One teacher, one of my science teachers, said "I don't know, come back next week" and he actually went to the library and found an answer for me. I don't remember the question (many many years ago) but as you can imagine I tried very hard not to "be difficult" in his class. 
I would like to think I'd be the sort of teacher that would find out (easier with the internet...) but having said that I've read a lot of stuff in the Guardian and the Mail. Who would willingly choose a career in teaching these days? 
C Ferris, 9th July 2024, 19:10
Got to very careful what you say - not too sure where free speech comes in :-/
VinceH, 10th July 2024, 00:38
Heh.

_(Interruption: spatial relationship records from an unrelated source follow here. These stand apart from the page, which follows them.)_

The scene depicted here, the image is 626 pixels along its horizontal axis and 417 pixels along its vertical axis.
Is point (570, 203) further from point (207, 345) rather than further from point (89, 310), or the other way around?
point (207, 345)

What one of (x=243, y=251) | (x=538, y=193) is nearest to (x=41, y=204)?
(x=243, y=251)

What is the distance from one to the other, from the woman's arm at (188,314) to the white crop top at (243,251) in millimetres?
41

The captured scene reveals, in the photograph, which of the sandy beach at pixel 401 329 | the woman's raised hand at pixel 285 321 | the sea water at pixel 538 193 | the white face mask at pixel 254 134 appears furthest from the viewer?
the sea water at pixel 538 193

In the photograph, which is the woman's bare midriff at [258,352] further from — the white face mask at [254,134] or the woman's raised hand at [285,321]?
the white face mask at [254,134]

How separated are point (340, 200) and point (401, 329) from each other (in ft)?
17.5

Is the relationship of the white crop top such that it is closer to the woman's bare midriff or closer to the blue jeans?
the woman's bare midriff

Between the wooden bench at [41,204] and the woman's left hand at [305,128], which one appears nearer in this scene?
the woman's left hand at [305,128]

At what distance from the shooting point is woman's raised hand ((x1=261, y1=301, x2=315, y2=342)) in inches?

Enjoyed those. I like things with twists - and as for disturbing? Disturbing wins. 😁
Gavin Wraith, 10th July 2024, 11:47
The headmistress of the kindergarten I attended told my mother that I pulled hideous faces, threatened to burn the school down and was uncontrollable. She replied that if she could not control a child of four then maybe she should be looking for other employment. I have no experience of teaching children, but my impression is that the heaviest load on teachers comes not from their charges but their administrators. I think part of the problem comes from "clerification", the application of business principles which are simply not suited to the realities of the job ("mission statements", for example). But my opinions are many decades out of date, so probably not worth expressing.

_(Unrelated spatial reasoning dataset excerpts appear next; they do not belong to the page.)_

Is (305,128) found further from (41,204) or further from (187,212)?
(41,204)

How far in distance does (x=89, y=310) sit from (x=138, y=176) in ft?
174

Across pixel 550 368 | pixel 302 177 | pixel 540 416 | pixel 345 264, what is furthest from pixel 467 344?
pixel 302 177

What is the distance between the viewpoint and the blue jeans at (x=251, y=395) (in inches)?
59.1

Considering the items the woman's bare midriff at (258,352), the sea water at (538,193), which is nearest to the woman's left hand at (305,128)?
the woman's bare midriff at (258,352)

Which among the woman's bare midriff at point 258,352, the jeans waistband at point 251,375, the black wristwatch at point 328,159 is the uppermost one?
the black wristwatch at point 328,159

David Pilling, 10th July 2024, 13:25
Teaching - you get a good salary and pension, you're doing a public good, who doesn't like teaching someone something. I did some teaching once, I regret not doing more. 
The comments make me recall I met the full spectrum of teachers - from the one who lost it and struck a child, the old sick guy (prob. WW2 veteran) who we mercilessly tormented, the one who had given up, the one who taught nothing but could keep control, the competent and (yay!) the inspiring one. 
These days you'd surely send anyone with a question to Google - teach a man to fish and all that. There's the 'right answer' problem when writing essays, the right answer is the one that is taught in class, even when that is no longer the generally accepted answer. 
Egress - these days - doors lock themselves. Stuff of nightmares.